On some forensics positions, you do not talk about what you do with friends, family or anyone else. I have worked in the field and things surrounding it for several years, and it wasnt until recently i was given an ok to talk about what types of training i have recieved.

Some people have problems working under these conditions and yes, it severely limits your career options and it can stop you from getting a job outside an agency with such restrictions since you cannot talk about what you have done over the last years - basically it is a big blank space in your CV.

Whenever i have gone on interviews i have been given clearance to what i was going to talk about with the interviewer. Interviewers persist on asking questions that i cannot answer, you just want to tell them that "yes, i have worked with this and that and im qualified", you basically have to sit there and think things through before you say anything.

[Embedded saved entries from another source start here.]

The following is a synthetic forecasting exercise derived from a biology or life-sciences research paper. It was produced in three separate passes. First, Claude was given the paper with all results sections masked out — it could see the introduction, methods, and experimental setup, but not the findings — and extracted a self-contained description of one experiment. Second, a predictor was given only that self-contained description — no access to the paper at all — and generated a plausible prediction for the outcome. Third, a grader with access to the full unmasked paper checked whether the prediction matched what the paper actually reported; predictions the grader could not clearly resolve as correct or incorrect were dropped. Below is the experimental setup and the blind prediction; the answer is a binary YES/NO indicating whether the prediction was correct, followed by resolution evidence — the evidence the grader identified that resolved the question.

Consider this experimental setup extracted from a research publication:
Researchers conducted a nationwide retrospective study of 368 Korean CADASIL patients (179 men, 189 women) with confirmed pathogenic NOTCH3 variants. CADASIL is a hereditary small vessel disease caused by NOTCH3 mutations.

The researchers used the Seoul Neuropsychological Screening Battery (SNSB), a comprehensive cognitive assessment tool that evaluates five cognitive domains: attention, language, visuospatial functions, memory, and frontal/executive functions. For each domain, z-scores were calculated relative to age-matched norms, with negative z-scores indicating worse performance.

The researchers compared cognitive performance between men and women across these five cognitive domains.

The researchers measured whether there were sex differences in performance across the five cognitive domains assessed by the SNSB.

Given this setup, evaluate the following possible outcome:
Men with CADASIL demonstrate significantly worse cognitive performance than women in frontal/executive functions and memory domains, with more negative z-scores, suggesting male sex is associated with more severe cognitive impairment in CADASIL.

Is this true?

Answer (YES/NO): NO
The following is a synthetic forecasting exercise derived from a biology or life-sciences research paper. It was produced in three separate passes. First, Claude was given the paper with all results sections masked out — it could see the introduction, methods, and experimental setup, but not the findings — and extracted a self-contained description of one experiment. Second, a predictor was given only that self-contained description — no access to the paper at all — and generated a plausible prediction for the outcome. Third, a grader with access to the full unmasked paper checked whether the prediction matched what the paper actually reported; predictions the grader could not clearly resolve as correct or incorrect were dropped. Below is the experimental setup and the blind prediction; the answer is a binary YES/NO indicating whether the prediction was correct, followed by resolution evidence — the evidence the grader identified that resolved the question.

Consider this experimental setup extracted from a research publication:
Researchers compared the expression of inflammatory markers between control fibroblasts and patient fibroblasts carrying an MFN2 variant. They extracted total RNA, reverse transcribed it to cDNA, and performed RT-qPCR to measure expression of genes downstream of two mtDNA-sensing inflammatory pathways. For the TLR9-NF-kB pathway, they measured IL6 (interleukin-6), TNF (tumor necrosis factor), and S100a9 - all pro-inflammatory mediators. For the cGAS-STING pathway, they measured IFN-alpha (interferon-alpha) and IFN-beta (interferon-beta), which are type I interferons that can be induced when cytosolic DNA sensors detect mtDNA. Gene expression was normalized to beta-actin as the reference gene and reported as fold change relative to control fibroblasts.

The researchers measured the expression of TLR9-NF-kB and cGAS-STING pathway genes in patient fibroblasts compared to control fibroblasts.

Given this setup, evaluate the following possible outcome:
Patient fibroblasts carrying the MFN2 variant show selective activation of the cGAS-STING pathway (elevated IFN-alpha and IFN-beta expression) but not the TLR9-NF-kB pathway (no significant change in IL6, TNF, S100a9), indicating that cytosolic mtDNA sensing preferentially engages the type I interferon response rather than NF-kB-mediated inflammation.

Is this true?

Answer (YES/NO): NO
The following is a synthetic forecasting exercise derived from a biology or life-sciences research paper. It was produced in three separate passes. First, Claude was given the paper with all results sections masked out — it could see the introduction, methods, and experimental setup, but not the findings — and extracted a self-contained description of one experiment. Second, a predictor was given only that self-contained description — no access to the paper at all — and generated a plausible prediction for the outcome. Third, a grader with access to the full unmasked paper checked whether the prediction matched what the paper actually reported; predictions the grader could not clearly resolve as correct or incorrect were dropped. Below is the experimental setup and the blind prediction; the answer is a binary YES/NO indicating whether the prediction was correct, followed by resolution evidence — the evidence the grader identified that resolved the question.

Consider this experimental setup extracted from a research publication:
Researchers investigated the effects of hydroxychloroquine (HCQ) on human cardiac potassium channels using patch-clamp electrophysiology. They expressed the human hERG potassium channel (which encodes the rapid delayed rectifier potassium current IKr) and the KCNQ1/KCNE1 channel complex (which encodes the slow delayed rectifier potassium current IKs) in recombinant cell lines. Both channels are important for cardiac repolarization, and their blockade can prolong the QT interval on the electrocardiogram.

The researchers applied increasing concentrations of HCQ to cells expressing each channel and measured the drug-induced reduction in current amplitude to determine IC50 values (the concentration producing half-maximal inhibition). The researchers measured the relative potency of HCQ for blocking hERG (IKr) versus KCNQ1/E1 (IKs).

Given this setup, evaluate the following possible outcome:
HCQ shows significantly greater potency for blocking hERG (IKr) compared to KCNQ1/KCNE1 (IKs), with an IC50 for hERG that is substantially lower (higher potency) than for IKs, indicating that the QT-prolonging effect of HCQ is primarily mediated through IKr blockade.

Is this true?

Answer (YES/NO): YES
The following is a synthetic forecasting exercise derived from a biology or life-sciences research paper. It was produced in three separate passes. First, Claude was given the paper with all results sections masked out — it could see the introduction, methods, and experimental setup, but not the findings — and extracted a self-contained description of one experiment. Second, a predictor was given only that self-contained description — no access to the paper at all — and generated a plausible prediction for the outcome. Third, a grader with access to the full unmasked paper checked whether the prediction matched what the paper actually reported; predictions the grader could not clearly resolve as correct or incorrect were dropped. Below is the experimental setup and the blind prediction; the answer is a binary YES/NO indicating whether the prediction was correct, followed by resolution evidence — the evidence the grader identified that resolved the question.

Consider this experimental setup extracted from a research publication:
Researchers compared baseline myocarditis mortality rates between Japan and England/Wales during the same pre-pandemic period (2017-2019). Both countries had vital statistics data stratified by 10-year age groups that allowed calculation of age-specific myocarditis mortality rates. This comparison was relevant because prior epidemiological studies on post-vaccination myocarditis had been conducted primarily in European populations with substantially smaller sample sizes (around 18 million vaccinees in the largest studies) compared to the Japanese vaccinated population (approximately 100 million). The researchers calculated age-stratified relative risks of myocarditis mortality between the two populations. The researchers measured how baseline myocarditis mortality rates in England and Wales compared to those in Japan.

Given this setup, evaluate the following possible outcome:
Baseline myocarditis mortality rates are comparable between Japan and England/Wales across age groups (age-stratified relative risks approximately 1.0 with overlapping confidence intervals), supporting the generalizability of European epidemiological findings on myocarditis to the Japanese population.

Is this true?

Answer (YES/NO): NO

Same goes for friends and family "So what do you do"? "I, uh, work with IT", and they say "A-ha" and go away. Some people openly share their experiences in working with the same agency because they think everything is ok to talk about since they never signed the same agreement, and then expect you to share your experiences back, which leads to the death of the conversation and they think you are weird.

So, think twice before signing a secrecy agreement. How will it affect you in the long run? Will your family understand if you come home angry from the job one day and cannot talk about it? How will they react when you lie there in bed and cannot sleep because they never read or saw what you saw? Thinks like that seem cool on TV, but reality is different.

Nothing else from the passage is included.